Let $L$ be an $L^p$-space, $1<p<\infty$, associated with an arbitrary measure space $(X, \mathcal F, \mu)$. A semi-partition of $X$ is a finite disjoint collection of measurable sets with finite measures. Let $A$ be the set of all semi-partitions of $X$. We introduce a partial order into $A$ as $\alpha\leq \alpha'$ meaning that each set in $\alpha$ is a union of some sets in $\alpha'$, this makes $A$ a directed set. Let $E_\alpha:L\to L$ be the conditional expectation operator with respect to the semi-partition $\alpha$, mapping functions to their average values on the sets of $\alpha$ and to zero outside of these sets. We have that for fixed $f\in L$, the net $\{E_\alpha f\}$ converges to $f$. Let $L_\alpha$ be the range of $E_\alpha$ (this is a finite dimensional $L^p$-space). Let $\mathcal U$ be an ultrafilter on $A$ containing all sets $\{\alpha\in A: \alpha\geq\alpha_0\}$ for arbitrary $\alpha_0\in A$.
I would like to know if the ultraproduct $W$ of the $L_\alpha$ with respect to $\mathcal U$ is isometric isomorphic to $L$ itself. If $A$ contains a largest element this is true of course, but my intuition says it should be also true otherwise.
Here is what I have tried:
Let $\phi: L\to W, f\mapsto (E_\alpha f)_\mathcal U$, where $(x_\alpha)_\mathcal U$ denotes the equivalence class of $(x_\alpha)_{\alpha\in A}$ with respect to $\mathcal U$.
The mapping is isometric: $\|(E_\alpha f)_\mathcal U\| = \lim_\mathcal U\|E_\alpha f\|$. Since $\|E_\alpha f\|$ net-converges to $\|f\|$ this is also true for the ultrafilter limit due to the property we demanded of our ultrafilter.

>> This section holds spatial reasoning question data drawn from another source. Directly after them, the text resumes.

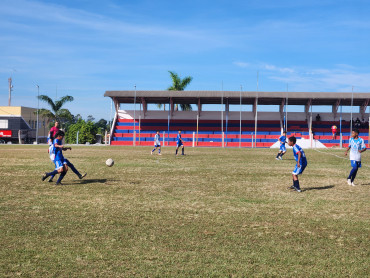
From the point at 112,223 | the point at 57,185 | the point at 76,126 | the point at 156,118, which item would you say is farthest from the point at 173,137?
the point at 112,223

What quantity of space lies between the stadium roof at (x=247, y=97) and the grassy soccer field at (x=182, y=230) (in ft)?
134

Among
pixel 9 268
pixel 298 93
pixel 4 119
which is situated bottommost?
pixel 9 268

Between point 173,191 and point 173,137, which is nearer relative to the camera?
point 173,191

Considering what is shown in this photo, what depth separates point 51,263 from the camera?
526 centimetres

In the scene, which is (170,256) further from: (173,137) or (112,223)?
(173,137)

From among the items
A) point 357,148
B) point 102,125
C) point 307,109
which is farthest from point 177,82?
point 102,125

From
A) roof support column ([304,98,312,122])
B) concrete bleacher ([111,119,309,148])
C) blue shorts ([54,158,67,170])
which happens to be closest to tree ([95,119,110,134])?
concrete bleacher ([111,119,309,148])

I have problems with the surjectivity. Let $(f_\alpha)_\mathcal U\in W$ be arbitrary. My idea was to define a functional on $\varphi$ on $L^q(X)$ via $\varphi(g) = \lim_\mathcal U\int_{L_\alpha}(E_\alpha g)f_\alpha$. The limit exists because $\int_{L_\alpha}(E_\alpha g)f_\alpha$ is bounded. This also shows that $\varphi$ is bounded, hence there is $f\in L$ which induces $\varphi$. I think that we should have $(E_\alpha f)_\mathcal U = (f_\alpha)_\mathcal U$, but I can't show that $\lim_\mathcal U\|E_\alpha f-f_\alpha\| = 0$. If $(f_\alpha)_\mathcal U$ is already of the form $(E_\alpha f)_\mathcal U$ then this construction with the functional indeed gives back $f$, but in the general case I don't see it. Can anybody help me?
I think that the answer is NO since an ultraproduct of $L^p$-spaces $L^p(\Omega_i)$ is an $L^p$-space on a measure space $\Omega^{\mathcal{U}}$ and such a measure space is a "bigger" measure space and generally no $\sigma$-finite even if the $\Omega_i$'s are $\sigma$-finite.